Sibos 2022: How to avoid a digital identity crisis
In an increasingly blurred reality, the way we manage identity (or identities) and the interaction with networks, financial or otherwise, is becoming increasingly essential.
The current identity and regulatory environment presents an opportunity to reforge identity as it pertains to financial services and technologies, says Bianca Lopes, an economist, mathematician and serial entrepreneur, in her wide-ranging talk at Sibos 2022, “From Metaverses to wallets: How to avoid an identity crisis”.
In a dynamic and pointed presentation to a room full of suits, Lopes made the case why banks, regulators and financial institutions should be paying attention to digital identity – “It’s a big market, you can make a lot of money”.
Aside from the market opportunities, identity matters, Lopes says, because it is the foundation of payments, banking, “open anything”. Despite spending the past decade hoovering up mountains of data about customers and users, “a lot of us have lost the touch of being present”.
Nonetheless, we have built up the “largest asset class humanity has ever seen. We weren’t ready for it. We were told by everybody, ‘gather the data, because you might be the Facebook of financial services’, and everybody was trying to be Facebook. And if you ask me, now Facebook doesn’t even want to be Facebook.”
How did I get here?
Lopes mapped the journey banks and financial institutions have travelled as they moved from purely physical locations all the way through to the mixed realities we have today. Importantly, these institutions failed to build identity into their increasingly non-physical, digital structures.
In the real world, you have an architecture which means you can recognise people, Lopes says. “If I locked some doors here, we’d all know each other fast enough. We’ll be able to recognise each other and there will be a trust system. But that evolved, data came along,” Lopes says.
Remote services, call centres, digital transformation, Banking-as-a-Service (BaaS) have all led to siloed “zero knowledge, zero trust architectures”, and now we need to know, who is in this silo? “And that’s how we started stacking up data,” Lopes says. “We sit on a pool of data, and it’s started to look like a swamp.” Now, it’s a liability with GDPR and digital considerations front of mind.
“The interesting part about not including an identity being part of how you build the walls, is actually the opportunity you’ve missed.”
To drive home her point on the missed opportunities surrounding identity in financial services, Lopes relates how when it comes to know your customer (KYC), for banks and financial institutions to know that you are really you, they’ve always authenticated against the same thing.
“Every time somebody logs in, you ask them the same question. And then the same question. And then the same question. How many times did you miss an opportunity to learn context?”
The f word
One word; fraud. “We talk about fintech versus banks versus crypto versus whatever, but we have made a lot of people rich trying to fix fraud,” Lopes says. She points out that 2-5% of global GDP is lost through money laundering every day. That’s up to $2 trillion. “It’s embarrassing.”

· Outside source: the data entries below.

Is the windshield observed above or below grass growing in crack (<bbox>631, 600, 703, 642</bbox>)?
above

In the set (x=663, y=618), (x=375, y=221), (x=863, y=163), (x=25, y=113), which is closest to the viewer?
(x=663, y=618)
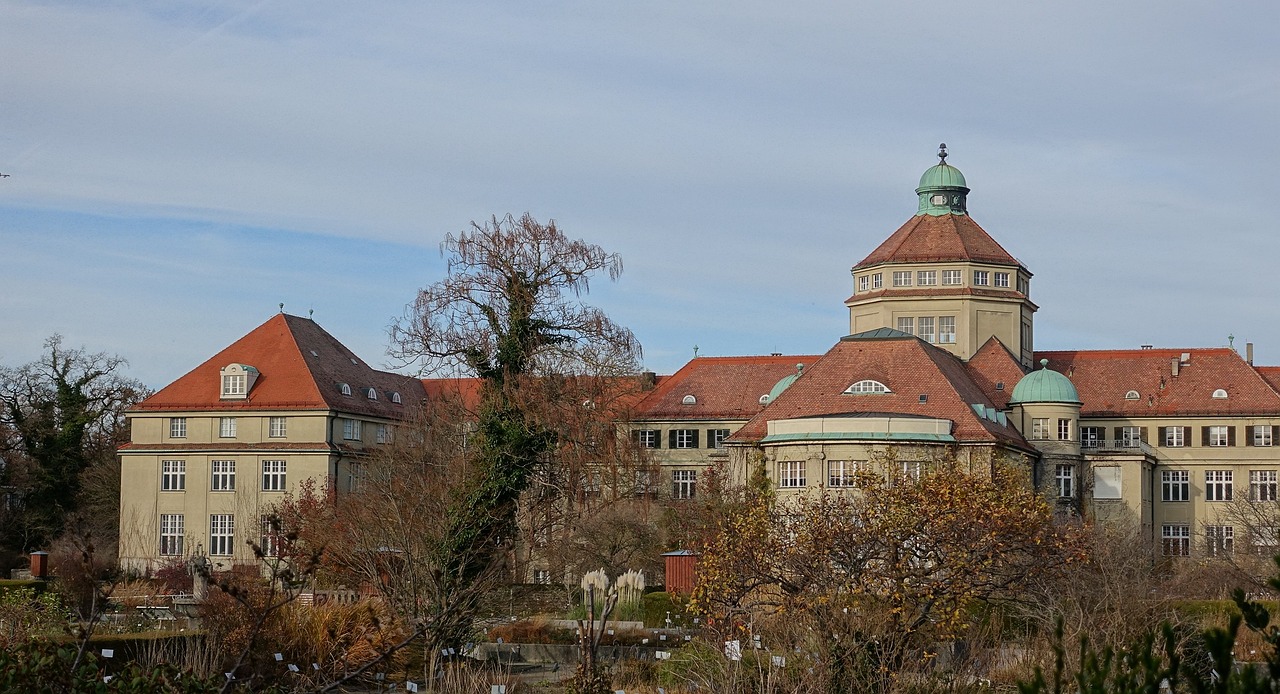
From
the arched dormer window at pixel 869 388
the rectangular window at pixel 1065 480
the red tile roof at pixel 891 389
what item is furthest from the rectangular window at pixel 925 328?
the arched dormer window at pixel 869 388

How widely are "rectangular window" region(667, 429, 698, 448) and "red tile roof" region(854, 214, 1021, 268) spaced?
9763 millimetres

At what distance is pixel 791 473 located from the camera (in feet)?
164

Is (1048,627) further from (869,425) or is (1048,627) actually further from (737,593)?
(869,425)

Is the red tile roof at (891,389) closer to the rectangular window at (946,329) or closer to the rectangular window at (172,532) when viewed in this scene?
the rectangular window at (946,329)

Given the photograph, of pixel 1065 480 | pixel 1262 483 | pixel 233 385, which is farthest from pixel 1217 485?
pixel 233 385

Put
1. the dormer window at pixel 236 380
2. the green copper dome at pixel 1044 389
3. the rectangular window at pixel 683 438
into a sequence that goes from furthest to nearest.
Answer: the rectangular window at pixel 683 438
the dormer window at pixel 236 380
the green copper dome at pixel 1044 389

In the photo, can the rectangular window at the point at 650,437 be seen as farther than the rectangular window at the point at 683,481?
Yes

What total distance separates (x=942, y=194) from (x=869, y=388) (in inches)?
748

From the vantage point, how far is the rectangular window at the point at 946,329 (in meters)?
63.8

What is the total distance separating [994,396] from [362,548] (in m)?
40.5

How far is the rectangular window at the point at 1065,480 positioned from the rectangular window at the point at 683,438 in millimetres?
15262

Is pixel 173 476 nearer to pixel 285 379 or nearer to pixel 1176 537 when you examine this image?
pixel 285 379

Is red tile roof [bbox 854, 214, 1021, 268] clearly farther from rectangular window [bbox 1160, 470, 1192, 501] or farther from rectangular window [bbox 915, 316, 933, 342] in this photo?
rectangular window [bbox 1160, 470, 1192, 501]

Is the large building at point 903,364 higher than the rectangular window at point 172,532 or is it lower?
higher
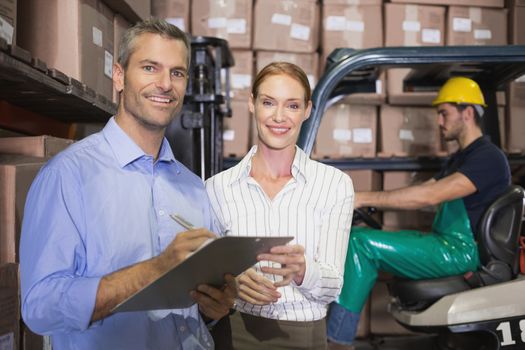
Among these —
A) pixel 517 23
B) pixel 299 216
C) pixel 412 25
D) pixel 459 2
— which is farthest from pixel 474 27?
pixel 299 216

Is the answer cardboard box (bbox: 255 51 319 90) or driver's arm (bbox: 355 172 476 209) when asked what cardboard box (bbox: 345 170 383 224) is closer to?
cardboard box (bbox: 255 51 319 90)

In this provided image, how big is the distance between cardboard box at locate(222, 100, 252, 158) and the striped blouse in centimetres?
255

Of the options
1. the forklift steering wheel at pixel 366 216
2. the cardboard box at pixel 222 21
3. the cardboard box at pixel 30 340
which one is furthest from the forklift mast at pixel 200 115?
the cardboard box at pixel 30 340

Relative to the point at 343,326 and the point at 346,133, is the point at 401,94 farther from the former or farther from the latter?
the point at 343,326

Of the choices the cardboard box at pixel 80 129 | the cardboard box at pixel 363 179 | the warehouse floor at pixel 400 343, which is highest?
the cardboard box at pixel 80 129

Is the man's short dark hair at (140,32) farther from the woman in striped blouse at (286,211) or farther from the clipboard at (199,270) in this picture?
the clipboard at (199,270)

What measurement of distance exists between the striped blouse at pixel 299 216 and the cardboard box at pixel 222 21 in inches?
108

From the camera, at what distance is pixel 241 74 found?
448 centimetres

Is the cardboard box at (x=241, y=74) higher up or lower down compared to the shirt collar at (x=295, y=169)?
higher up

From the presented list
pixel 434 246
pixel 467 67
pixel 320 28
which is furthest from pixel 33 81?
pixel 320 28

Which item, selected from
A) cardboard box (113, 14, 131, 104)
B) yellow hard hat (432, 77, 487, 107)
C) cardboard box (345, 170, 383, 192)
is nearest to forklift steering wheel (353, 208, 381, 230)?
yellow hard hat (432, 77, 487, 107)

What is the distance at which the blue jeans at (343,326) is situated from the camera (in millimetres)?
3238

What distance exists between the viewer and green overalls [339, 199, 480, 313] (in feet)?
10.7

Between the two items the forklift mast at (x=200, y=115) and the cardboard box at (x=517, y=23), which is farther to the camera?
the cardboard box at (x=517, y=23)
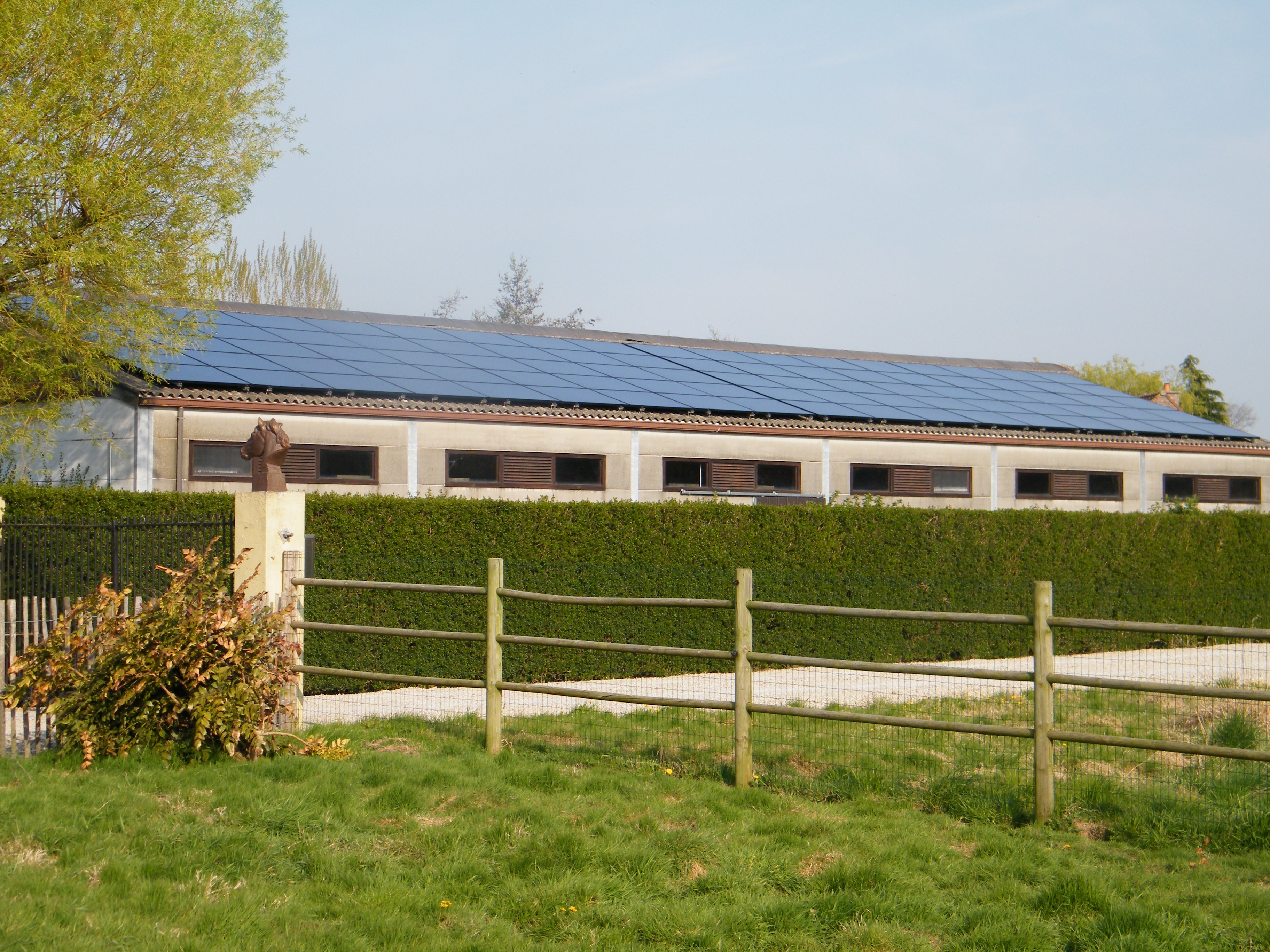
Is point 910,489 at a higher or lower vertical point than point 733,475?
lower

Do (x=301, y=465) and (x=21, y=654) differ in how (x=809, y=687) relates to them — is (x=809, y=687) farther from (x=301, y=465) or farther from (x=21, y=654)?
(x=21, y=654)

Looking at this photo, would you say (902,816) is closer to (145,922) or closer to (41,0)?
(145,922)

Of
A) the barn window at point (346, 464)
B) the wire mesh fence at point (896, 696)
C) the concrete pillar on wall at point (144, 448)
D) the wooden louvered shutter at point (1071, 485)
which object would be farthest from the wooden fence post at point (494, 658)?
the wooden louvered shutter at point (1071, 485)

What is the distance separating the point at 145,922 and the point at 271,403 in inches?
505

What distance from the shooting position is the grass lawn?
536 cm

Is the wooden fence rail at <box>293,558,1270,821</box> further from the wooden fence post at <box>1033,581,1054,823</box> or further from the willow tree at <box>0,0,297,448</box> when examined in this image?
the willow tree at <box>0,0,297,448</box>

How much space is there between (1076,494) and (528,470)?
1258cm

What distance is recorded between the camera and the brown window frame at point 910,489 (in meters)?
22.4

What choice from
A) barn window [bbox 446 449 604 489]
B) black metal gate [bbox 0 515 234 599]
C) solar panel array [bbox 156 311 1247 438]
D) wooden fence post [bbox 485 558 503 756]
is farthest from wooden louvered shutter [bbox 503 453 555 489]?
wooden fence post [bbox 485 558 503 756]

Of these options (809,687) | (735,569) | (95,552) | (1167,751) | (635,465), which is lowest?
Result: (809,687)

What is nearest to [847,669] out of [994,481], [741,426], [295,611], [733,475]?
[295,611]

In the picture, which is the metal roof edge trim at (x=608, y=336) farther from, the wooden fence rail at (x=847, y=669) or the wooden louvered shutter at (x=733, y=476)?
the wooden fence rail at (x=847, y=669)

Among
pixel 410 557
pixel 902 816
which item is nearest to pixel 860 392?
pixel 410 557

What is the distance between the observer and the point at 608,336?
97.7ft
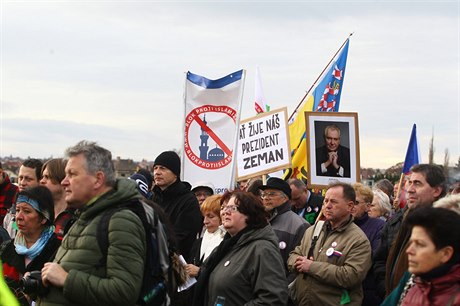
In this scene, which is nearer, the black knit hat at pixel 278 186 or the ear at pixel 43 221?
the ear at pixel 43 221

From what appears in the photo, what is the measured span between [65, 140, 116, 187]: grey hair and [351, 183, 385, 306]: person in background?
3143mm

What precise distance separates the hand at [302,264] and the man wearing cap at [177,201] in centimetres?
157

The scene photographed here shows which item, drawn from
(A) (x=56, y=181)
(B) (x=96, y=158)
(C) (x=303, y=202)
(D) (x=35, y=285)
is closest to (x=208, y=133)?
(C) (x=303, y=202)

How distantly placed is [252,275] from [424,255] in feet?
7.35

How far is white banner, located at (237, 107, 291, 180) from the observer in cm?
1049

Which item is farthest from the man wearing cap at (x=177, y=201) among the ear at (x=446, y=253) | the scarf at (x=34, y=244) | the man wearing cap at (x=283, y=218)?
the ear at (x=446, y=253)

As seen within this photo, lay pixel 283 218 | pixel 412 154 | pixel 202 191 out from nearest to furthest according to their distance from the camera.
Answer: pixel 283 218 → pixel 202 191 → pixel 412 154

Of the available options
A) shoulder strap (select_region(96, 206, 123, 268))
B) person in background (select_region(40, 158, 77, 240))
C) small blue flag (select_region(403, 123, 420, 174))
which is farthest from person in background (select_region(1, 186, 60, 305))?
small blue flag (select_region(403, 123, 420, 174))

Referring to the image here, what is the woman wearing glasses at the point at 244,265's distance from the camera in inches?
238

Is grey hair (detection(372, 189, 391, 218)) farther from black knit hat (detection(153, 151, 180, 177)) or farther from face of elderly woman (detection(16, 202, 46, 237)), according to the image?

For those who still put identity near the bottom of their list of priorities, Lopes asks, “do you care about who’s going to own what, who is going to have the right of custody?”
Clients, treasury departments, commercial banking clients, private clients or investment clients, all the brands they serve, they’re all moving towards the metaverse, and in the metaverse, identity is everything. “This is going to shake value structures,” Lopes says. “This is going to make principal conversations take place and make you rethink and understand the role of ownership.”
Lopes looked at non-fungible tokens (NFTs), an aspect of the metaverse that “connects to identity and its core”, viewing them through a prism of data collection; one of the largest collections of data out there, Lopes adds.
NFTs are essentially an access token, and different standards on the Ethereum blockchain allow for different use cases ranging from full “one-to-one” ownership to lending and borrowing these tokens, which in turn allow for things such as loyalty programmes.
“Identity was always supposed to be about who you knew, and who fundamentally had access,” Lopes says.
Other aspects of the metaverse that manage identity include decentralised identifiers (DIDs), which allow for the concept of self-sovereignty and provide key attributes of an individual.
“You’re going to have to build a world where my trust is your trust, a world where I know that you are the same verified level of ‘hey, you’re cool’. How do you build this verifiable world where you can actually provide value identities everywhere we look? And I literally mean everywhere.”
ReFi
Lopes says the role of finance is to build incentive structures. ReFi, or regenerative finance, is one such attempt. “The world’s actually on fire, people are dying and we’re sitting around talking about unicorns.”
One of the ways that the finance industry can engage immediately is by looking at building interoperable standards around carbon credits, “legitimising some of the conversation that’s already building the trillion-dollar market”.
“Getting all cranky about DeFi and saying everything that is decentralised is evil is not the answer. It might be the easiest answer, to criticise what we don’t understand. That’s what we did to identity. We have such an opportunity to change and create a common language and framework.”